Chapter 7 Figures and Graphs with the ggplot and see packages

There are three parts to a ggplot2 call:

  1. data

  2. aesthetic mapping

  3. Layer

There is no piping involved in ggplot. You simply invoke ggplot, and tell it what they dataset is. Then you specify the aesthetics, and then the mapping. Lastly, include other optional stuff (e.g. expanded y-axis scale; titles and legends; etc.)

Every single plot has the exact same layout that ONLY USES the above three points:

ggplot(dataframe, aes(graph dimensions and variables used)) +
  geom_GraphType(specific graph controls)

## OR ##
ggplot(dataframe) +
  geom_GraphType(aes(graph dimensions and variables used), specific graph controls)

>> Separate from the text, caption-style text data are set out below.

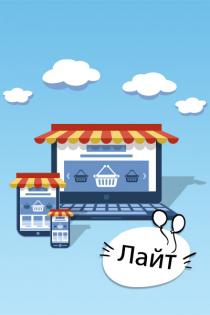 Интернет-магазин «Лайт»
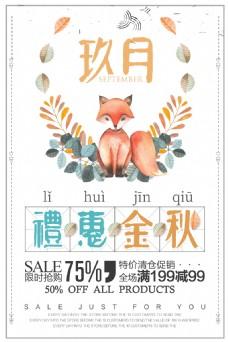 礼惠金秋促销海报设计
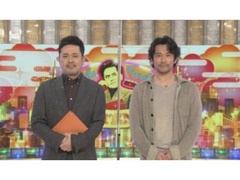 内野聖陽『有田P』ゲスト出演 アルコ&ピースの演じ分け絶賛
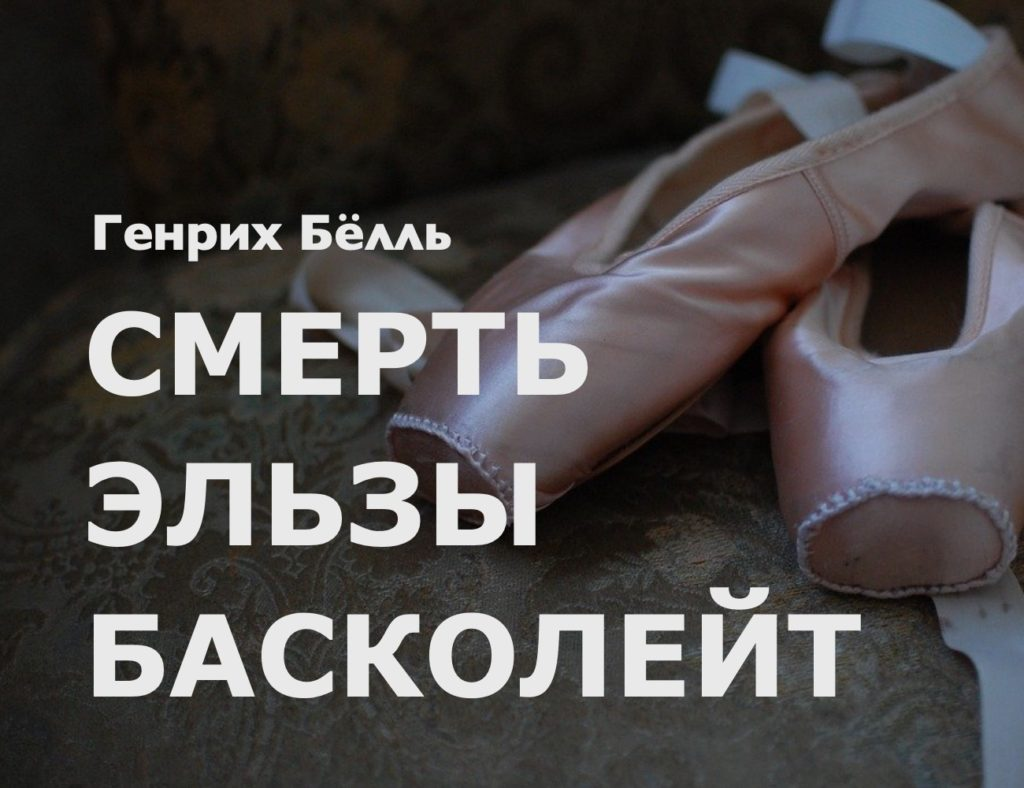 Смерть Эльзы Басколейт аудиокнига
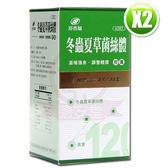 港香蘭冬蟲夏草菌絲體膠囊(500 mg×120粒)×2 售價3360元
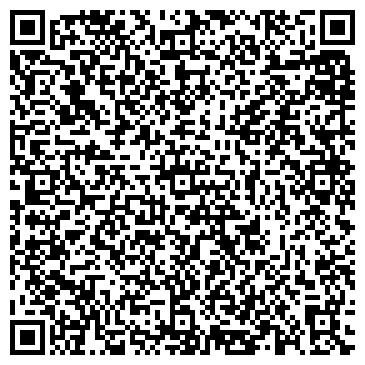 QR-код с контактной информацией организации АД Шина, ООО (AD Шина)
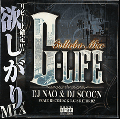 【廃盤】DJ Nao & DJ Scoon / G-Life Vol.1 [MIX CD] - リピート確定! 欲しがりMIX!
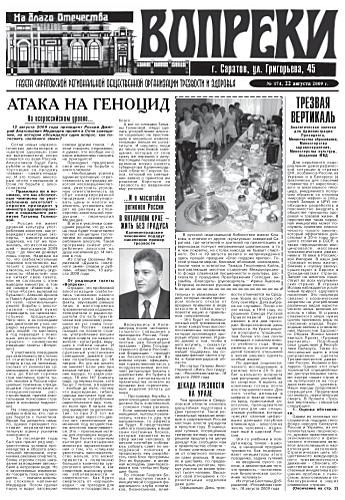 174-й выпуск газеты «Вопреки»
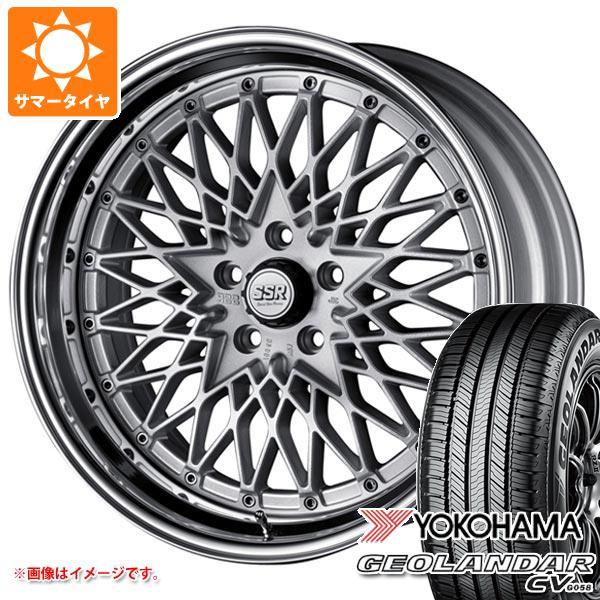 サマータイヤ 225/55R18 98V ヨコハマ ジオランダー CV SSR フォーミュラ メッシュ 7.5-18 タイヤホイール4本セット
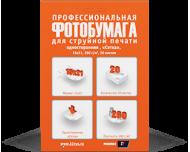 Бумага PP-204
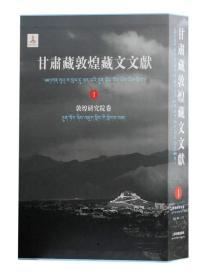 新书--甘肃藏敦煌藏文文献:敦煌研究院卷(1)(001-175)(精装)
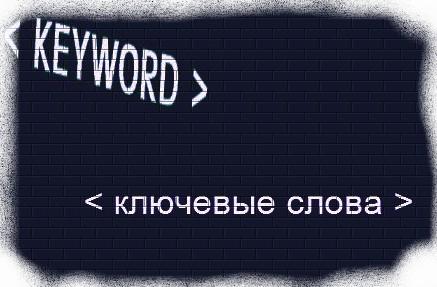Ключевые слова БЕСПЛАТНО!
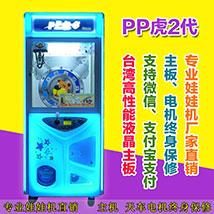 PP虎2娃娃机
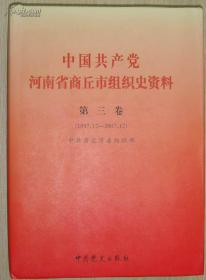 中国共产党的九十年商丘市组织史资料第三卷【1997.12--2007.12】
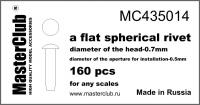 Плоская сферическая заклепка, диаметр-0.7mm; диаметр отверстия для монтажа-0.5mm; 160 шт.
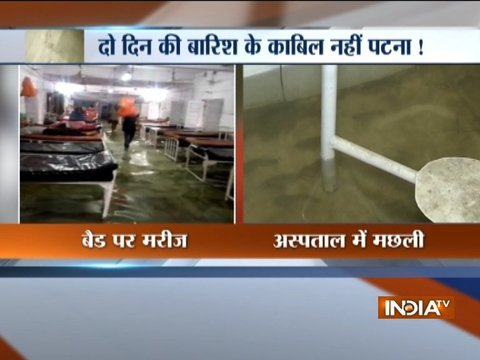 Bihar Shocker: Patna hospital turns into fish tank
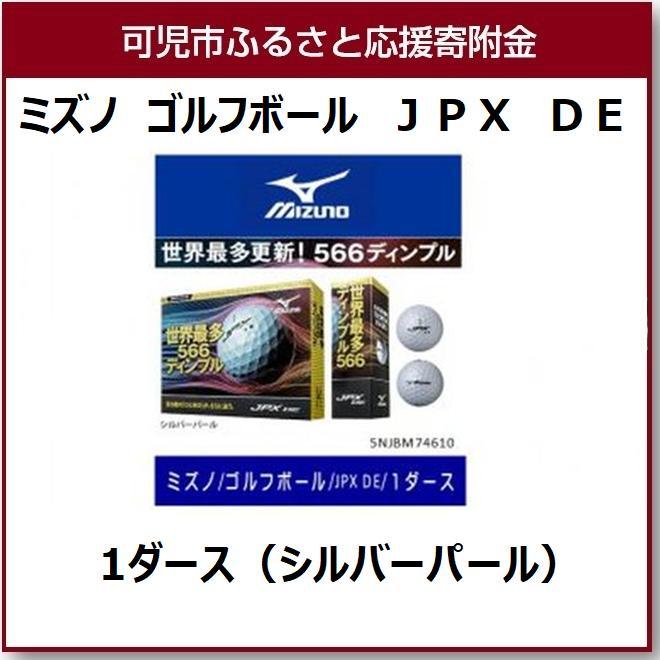 【ふるさと納税】ミズノ ゴルフボール JPX DE 1ダース(シルバーパール)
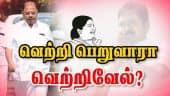 வெற்றி பெறுவாரா வெற்றிவேல்? | Who will win in Perambure | Election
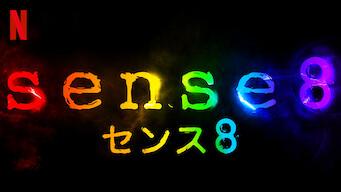 Sense8 センス8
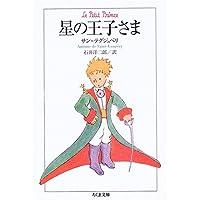 星の王子さま (ちくま文庫)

# mapping= aes() can go in either spot

Then if you have other stuff you want to add on top of this, like axis labels, annotations, highlights, etc., you keep adding those in separate lines

7.1 Commands for ggplot graph types

Graph Type Geom command
Scatter geom_point()
Line geom_line()
Box geom_boxplot()
Bar geom_bar()
Column geom_col()
Histogram geom_histogram()
Density curve geom_density()

Note that bar and column graphs look identical at first glance, but they serve two different purposes.

Bar graphs are for frequency counts, and thus only take an X-axis variable; Column graphs are for showing the relationship between two variables X and Y, and display the values in the data

# BAR GRAPH
# height of bars is a frequency count of each level of the X variable cut
bar_plot=ggplot(diamonds, aes(x=cut)) + 
  geom_bar()+
  theme_classic()

# COLUMN GRAPH
# height of bars represents relationship between price and cut
col_plot=ggplot(diamonds, aes(x=cut, y=price)) + 
  geom_col()+
  theme_classic()

see::plots(bar_plot, col_plot, n_columns = 2, tags = c("Bar", "Column"))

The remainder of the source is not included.